In the data below, find the line that contains "air, air balloon, army, fly, glider, hot" and the line that contains "Куклы и игрушки". Copy both, plus every line between them, exactly.
★ ★ ★ ★ ★
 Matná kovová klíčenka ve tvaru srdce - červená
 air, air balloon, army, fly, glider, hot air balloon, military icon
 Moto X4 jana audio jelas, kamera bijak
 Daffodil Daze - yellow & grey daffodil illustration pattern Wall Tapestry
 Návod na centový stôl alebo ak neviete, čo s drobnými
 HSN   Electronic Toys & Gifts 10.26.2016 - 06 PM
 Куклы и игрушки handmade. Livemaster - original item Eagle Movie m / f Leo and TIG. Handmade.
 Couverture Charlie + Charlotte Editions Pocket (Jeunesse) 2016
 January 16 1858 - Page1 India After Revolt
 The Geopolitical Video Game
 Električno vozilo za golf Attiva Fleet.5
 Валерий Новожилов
★ ★ ★ ★ ★
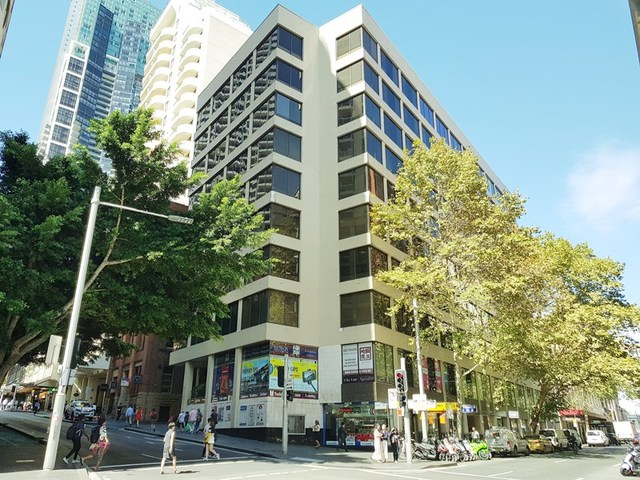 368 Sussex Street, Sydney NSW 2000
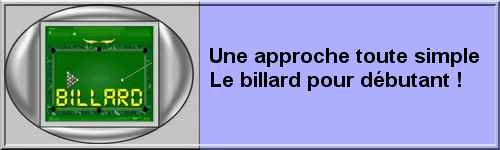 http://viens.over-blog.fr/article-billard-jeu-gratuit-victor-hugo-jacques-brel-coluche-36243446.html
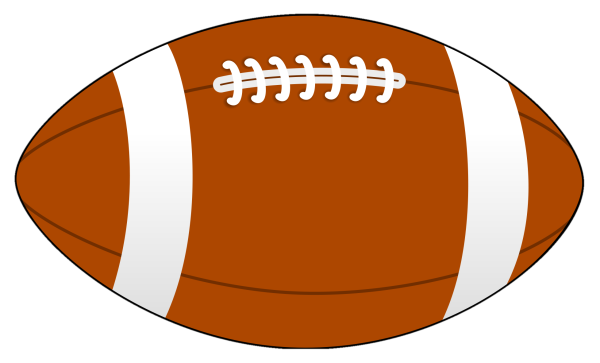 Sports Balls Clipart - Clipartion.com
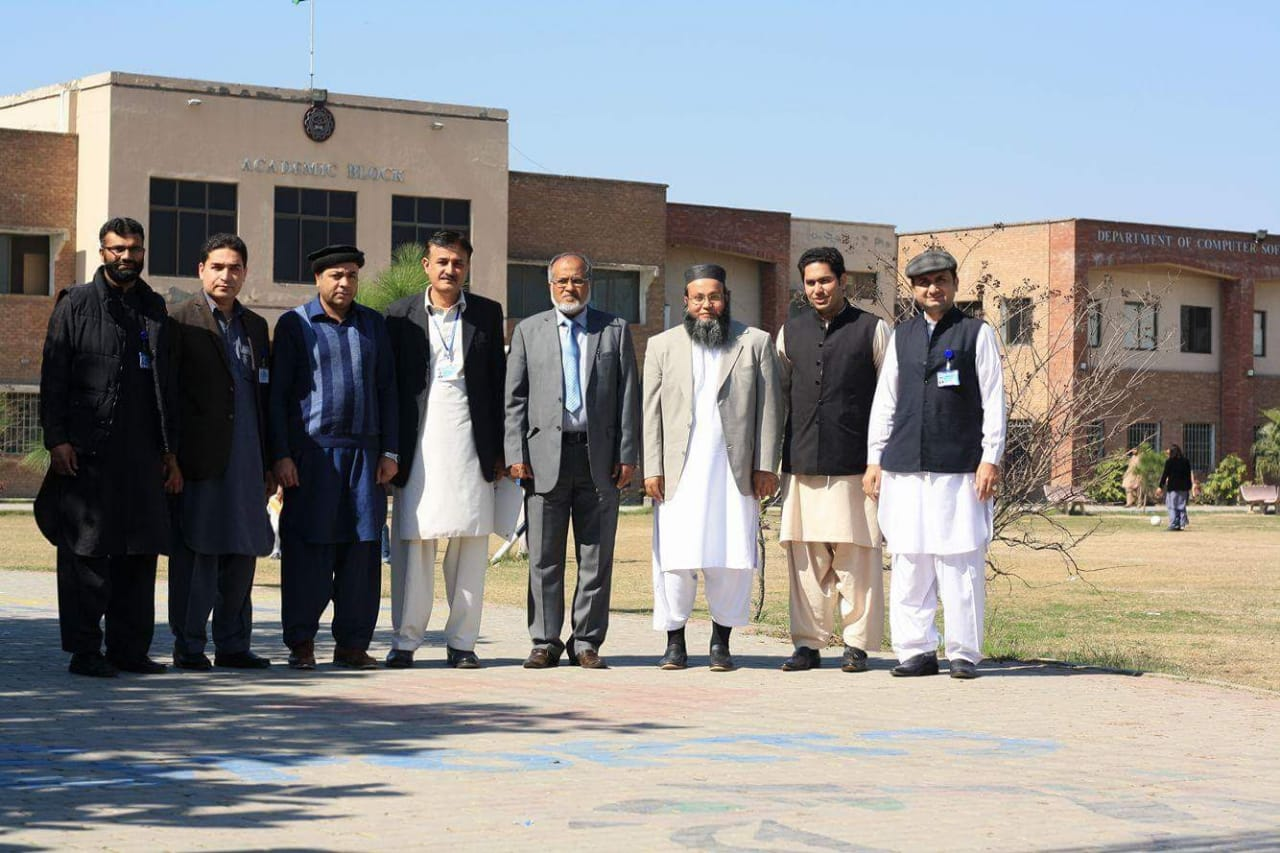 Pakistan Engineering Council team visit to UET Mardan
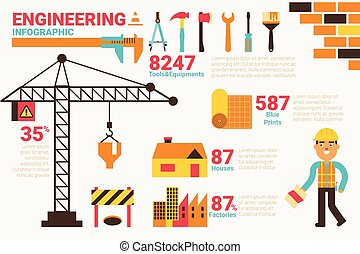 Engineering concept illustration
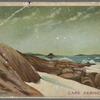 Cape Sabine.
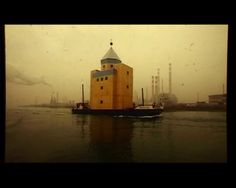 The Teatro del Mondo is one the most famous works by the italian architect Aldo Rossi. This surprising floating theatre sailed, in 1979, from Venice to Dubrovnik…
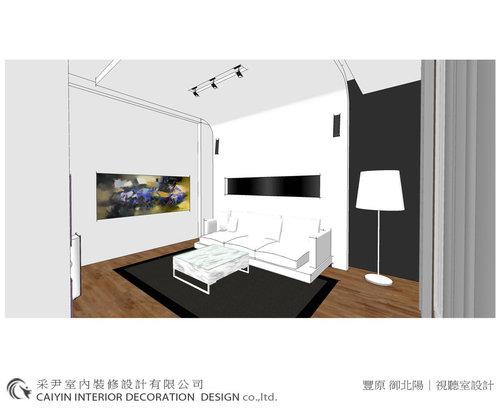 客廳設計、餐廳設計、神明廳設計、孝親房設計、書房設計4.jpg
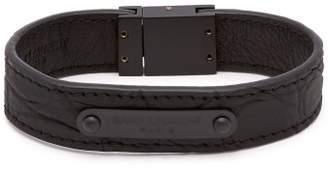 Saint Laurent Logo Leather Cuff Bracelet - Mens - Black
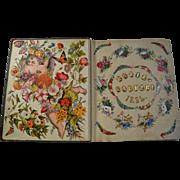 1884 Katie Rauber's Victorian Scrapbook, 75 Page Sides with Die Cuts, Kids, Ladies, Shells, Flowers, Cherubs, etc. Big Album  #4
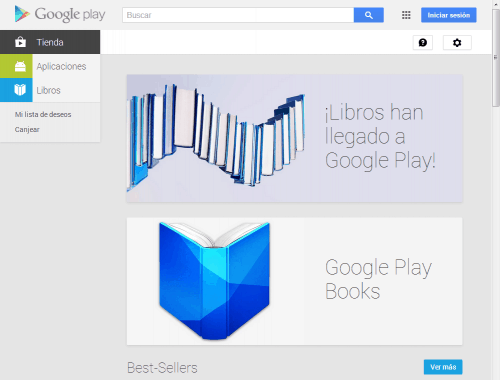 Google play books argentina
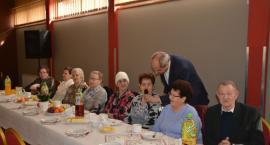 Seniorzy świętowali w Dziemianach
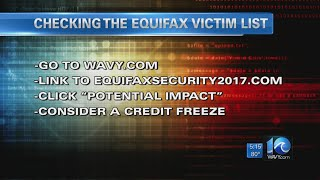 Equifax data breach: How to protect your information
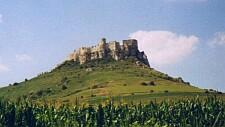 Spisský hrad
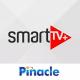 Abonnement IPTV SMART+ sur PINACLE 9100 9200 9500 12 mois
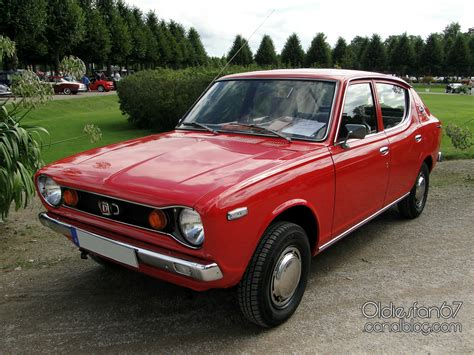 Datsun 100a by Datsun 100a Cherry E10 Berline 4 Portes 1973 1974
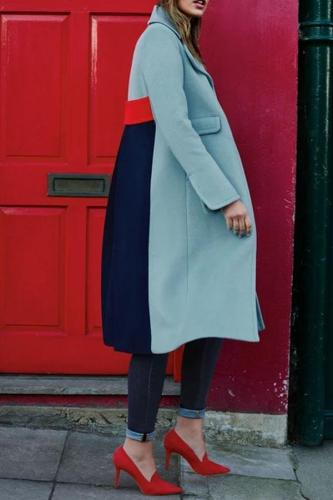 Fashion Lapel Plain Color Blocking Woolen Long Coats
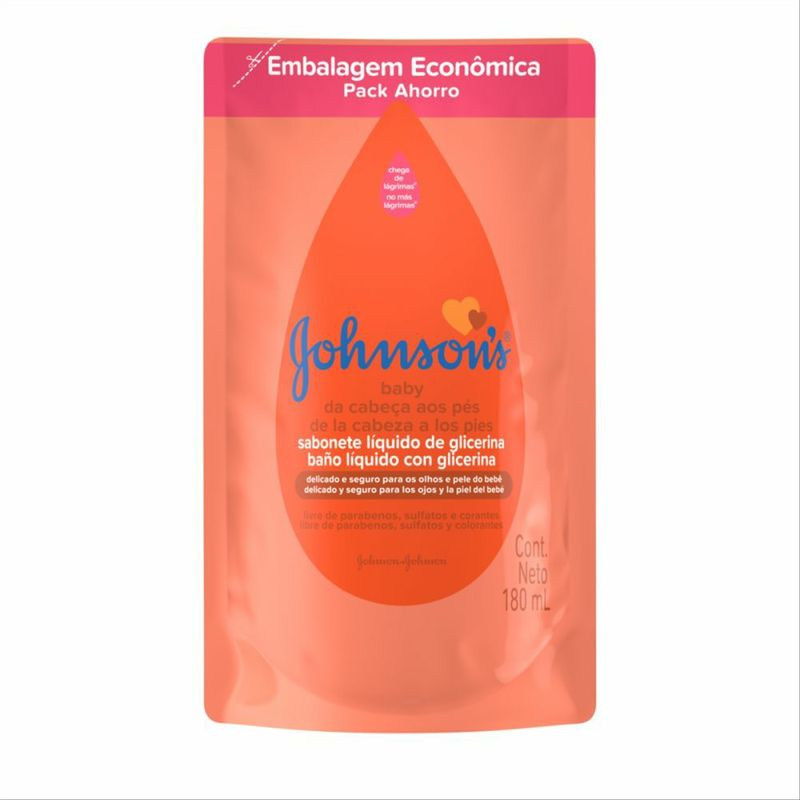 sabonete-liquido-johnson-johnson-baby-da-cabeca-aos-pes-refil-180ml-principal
★ ★ ★ ★ ★
* _EXERCISE RESPONSE_:
 air, air balloon, army, fly, glider, hot air balloon, military icon
 Moto X4 jana audio jelas, kamera bijak
 Daffodil Daze - yellow & grey daffodil illustration pattern Wall Tapestry
 Návod na centový stôl alebo ak neviete, čo s drobnými
 HSN   Electronic Toys & Gifts 10.26.2016 - 06 PM
 Куклы и игрушки handmade. Livemaster - original item Eagle Movie m / f Leo and TIG. Handmade.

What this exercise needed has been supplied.